Page 5 Access Broadband over Power Line Court Decision
The League's related contention that the Commission has departed from its precedent in interpreting the relationship between section 301 and section 302 of the Act fares no better. The Commission stated in responding to the League's petition for reconsideration that because Access BPL systems are "capable of emitting [radio frequency] energy that can cause harmful interference to radio communications," they "fall under the Commission's jurisdiction as conferred by Section 302 of the Communications Act, rather than Section 301." Id. at 932728. The League misconstrues this statement to mean that the Commission is no longer regulating Access BPL under section 301.4 The League had argued that the Commission could not rely on section 302 and that there was no basis for a balancing test regarding harmful interference under section 301. See id. at 9327. The Commission's response, however, does not suggest either that Access BPL devices are not governed by section 301 at all or that the Commission is not invoking its authority under both sections in promulgating the rule. See id. at 9335; Order, 19 F.C.C.R. at 21,321. As the Commission offers, the statement appears to be a shorthand way of saying that the Commission has applied section 302's public interest standard to regulate Access BPL systems, as it has done in the past, because they operate in accordance with Part 15 rules rather than triggering the section 301 license requirement. Resp.'s Br. at 39; see Order, 19 F.C.C.R. at 21,275, 21,283; see also Amendment of Part 15 of the Commission's Rules to Allow Certification of Equipment, 16 F.C.C.R. 22,337, 22,341-42 (2001).
4 Although the League did not seek further reconsideration of this issue, we address it in view of its inclusion in the League's petition for reconsideration. See supra note 3.
More persuasive is the League's contention that the Commission has failed to comply with the APA by not disclosing in full certain studies by its staff upon which the Commission relied in promulgating the rule.
The APA requires an agency to publish "notice" of "either the terms or substance of the proposed rule or a description of the subjects and issues involved," in order to "give interested persons an opportunity to participate in the rule making through submission of written data, views, or arguments," and then, "[a]fter consideration of the relevant matter presented, the agency shall incorporate in the rules adopted a concise general statement of their basis and purpose." 5 U.S.C. 553(b)-(c). Longstanding precedent instructs that "[n]otice is sufficient 'if it affords interested parties a reasonable opportunity to participate in the rulemaking process,' and if the parties have not been 'deprived of the opportunity to present relevant information by lack of notice that the issue was there.'" WJG Tel Co., Inc. v. FCC, 675 F.2d 386, 389 (D.C. Cir. 1982) (citations omitted); see Fla. Power & Light Co. v. Nuclear Regulatory Comm'n, 846 F.2d 765, 771 (D.C. Cir. 1988).

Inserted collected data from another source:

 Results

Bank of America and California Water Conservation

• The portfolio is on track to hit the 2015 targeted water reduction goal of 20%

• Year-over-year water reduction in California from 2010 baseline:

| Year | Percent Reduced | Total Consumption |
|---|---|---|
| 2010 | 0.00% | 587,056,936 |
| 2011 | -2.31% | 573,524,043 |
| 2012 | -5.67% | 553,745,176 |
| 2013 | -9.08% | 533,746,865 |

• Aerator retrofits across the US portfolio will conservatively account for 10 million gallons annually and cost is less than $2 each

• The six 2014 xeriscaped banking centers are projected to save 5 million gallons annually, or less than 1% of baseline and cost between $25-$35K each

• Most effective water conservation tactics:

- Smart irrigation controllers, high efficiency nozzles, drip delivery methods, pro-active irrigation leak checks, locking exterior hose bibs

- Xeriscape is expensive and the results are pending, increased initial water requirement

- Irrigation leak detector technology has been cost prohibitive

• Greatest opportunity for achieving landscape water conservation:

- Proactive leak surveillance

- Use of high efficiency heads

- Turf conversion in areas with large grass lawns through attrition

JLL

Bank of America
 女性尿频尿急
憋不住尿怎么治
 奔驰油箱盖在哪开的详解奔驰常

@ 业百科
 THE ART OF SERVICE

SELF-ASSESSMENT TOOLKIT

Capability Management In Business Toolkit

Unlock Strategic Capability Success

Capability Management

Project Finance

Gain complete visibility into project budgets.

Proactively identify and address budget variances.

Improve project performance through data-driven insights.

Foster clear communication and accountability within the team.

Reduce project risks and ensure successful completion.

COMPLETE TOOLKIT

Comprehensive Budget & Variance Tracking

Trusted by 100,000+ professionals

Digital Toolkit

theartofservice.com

Under APA notice and comment requirements, "[a]mong the information that must be revealed for public evaluation are the 'technical studies and data' upon which the agency relies [in its rulemaking]." Chamber of Commerce v. SEC (Chamber of Commerce II), 443 F.3d 890, 899 (D.C. Cir. 2006) (citation omitted). Construing section 553 of the APA, the court explained long ago that "[i]n order to allow for useful criticism, it is especially important for the agency to identify and make available technical studies and data that it has employed in reaching the decisions to propose particular rules." Conn. Light & Power Co. v. Nuclear Regulatory Comm'n, 673 F.2d 525, 530
(D.C. Cir. 1982) (emphasis added). More particularly, "[d]isclosure of staff reports allows the parties to focus on the information relied on by the agency and to point out where that information is erroneous or where the agency may be drawing improper conclusions from it." Nat'l Ass'n of Regulatory Util. Comm'rs ("NARUC") v. FCC, 737 F.2d 1095, 1121 (D.C. Cir. 1984) (emphasis added); see Portland Cement Ass'n v. Ruckelshaus, 486 F.2d 375, 393 (D.C. Cir. 1973); see also Kent County, Del. Levy Court v. EPA, 963 F.2d 391, 395-96 (D.C. Cir. 1992); Indep. U.S. Tanker Owners Comm. v. Lewis, 690 F.2d 908, 926 (D.C. Cir. 1982).
Public notice and comment regarding relied-upon technical analysis, then, are "[t]he safety valves in the use of . . . sophisticated methodology." Sierra Club v. Costle, 657 F.2d 298, 334, 397-98 & n.484 (D.C. Cir. 1981) (citing cases); see Engine Mfrs. Ass'n v. EPA, 20 F.3d 1177, 1181-82 (D.C. Cir. 1994).
By requiring the "most critical factual material" used by the agency be subjected to informed comment, the APA provides a procedural device to ensure that agency regulations are tested through exposure to public comment, to afford affected parties an opportunity to present comment and evidence to support their positions, and thereby to enhance the quality of judicial review.